The Open University has been awarded just under £45,000 by the NCFE Assessment Innovation Fund to carry out research in order to develop evidence-based guidance on the strengths and weaknesses of assessment types in the light of Generative AI (GAI) tools. Through the testing of 55 different assessments, covering a variety of assessment types and subject disciplines, the project aims to discover what are the most robust, and easiest, assessment types for learners to answer if they use the assistance of GAI. The project will also test whether the provision of a simple VLE-based training for markers on detecting AI-generated answers improves their detection abilities.   

Project description

Methodology 

Our research questions are: 

  1. What are the most robust, and easiest, assessment types for learners to answer if they use the assistance of GAI? 
  2. Can simple training improve the ability of markers to identify AI-generated assessment solutions? 

The project is a second, larger-scale project to one conducted in the School of Computing and Communications (Richards et al, 2024). That project established the proof of concept that markers assessing a mixture of genuine student scripts and those generated by AI could provide evidence regarding the robustness of assessment types. It also pointed towards characteristics of AI-generated answers that could be utilised in generalised training to improve all markers' ability to detect such answers. 

The project will involve the testing of around 50 assessments involving 27 different assessment types from all faculties and at all undergraduate OU levels (including access). For the selected questions, a number of answers will be generated by ChatGPT4. These will be mixed with a selection of anonymised authentic student answers selected at random from presentations prior to 22B (at which point the use of generative AI became widespread). ALs will be recruited from the relevant modules to mark the scripts.  They will initially allocate a grade to half of the scripts and indicate whether they consider any were generated by AI.  The markers will then carry out an online (VLE-based) training on detecting answers generated by AI. After the training, the markers will allocate a grade to the remaining half of the answers and indicate whether they consider any have been generated by AI. 

The research has been approved by HREC and the staff research panel.  

Outputs

Analysis of the results from approximately 950 scripts will determine which assessment types are the weakest or strongest in terms of producing answers generated by AI with high / low marks and, to some extent, whether the outcomes differ across different disciplines and levels.

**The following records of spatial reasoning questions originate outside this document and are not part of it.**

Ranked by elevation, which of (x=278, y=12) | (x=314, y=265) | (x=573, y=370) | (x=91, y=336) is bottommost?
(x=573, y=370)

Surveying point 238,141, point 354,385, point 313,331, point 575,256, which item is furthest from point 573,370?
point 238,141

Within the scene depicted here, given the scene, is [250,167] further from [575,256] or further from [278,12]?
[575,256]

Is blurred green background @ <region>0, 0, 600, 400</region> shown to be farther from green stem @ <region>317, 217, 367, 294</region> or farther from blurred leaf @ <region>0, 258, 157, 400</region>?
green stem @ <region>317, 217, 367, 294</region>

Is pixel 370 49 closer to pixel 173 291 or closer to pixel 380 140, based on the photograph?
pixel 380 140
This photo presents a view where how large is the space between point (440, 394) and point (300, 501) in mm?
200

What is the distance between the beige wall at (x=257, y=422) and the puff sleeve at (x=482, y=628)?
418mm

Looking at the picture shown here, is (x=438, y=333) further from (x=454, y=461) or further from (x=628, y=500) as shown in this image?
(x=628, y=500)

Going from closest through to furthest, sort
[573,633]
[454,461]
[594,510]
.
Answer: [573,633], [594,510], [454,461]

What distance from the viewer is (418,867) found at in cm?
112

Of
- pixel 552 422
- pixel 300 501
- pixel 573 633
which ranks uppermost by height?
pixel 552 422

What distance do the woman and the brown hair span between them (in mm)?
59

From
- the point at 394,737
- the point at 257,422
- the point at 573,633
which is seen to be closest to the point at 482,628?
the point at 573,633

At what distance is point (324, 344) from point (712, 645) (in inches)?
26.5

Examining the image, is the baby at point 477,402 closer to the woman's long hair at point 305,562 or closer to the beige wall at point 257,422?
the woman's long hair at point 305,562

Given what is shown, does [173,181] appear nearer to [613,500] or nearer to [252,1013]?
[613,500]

It will also enable the project team to determine whether a short piece of training material improves the markers’ ability to identified answers generated by AI.  

The project team hopes to report by summer 2024, and to provide guidance which can be used by module teams across the OU and externally to inform future assessment  design. If the training is effective, we hope to be able to make it available to all OU tutors and possibly to external institutions. 

Impact

This research will enable the development of guidance applicable across all further education and higher education institutions and awarding bodies to promote the use of meaningful and robust, evidence-based assessment. This will impact learners by giving institutions more confidence in continuing to use a variety of different assessment types rather than examination-only assessments, and adapting learning, teaching and assessment in the light of GAI. This will support educators to improve assessment to provide learners with assessment that is fair and inclusive. 

The development of an evidence-based short piece of training to help markers detect GAI answers will assist educators in feeling more confident about the continued use of coursework.  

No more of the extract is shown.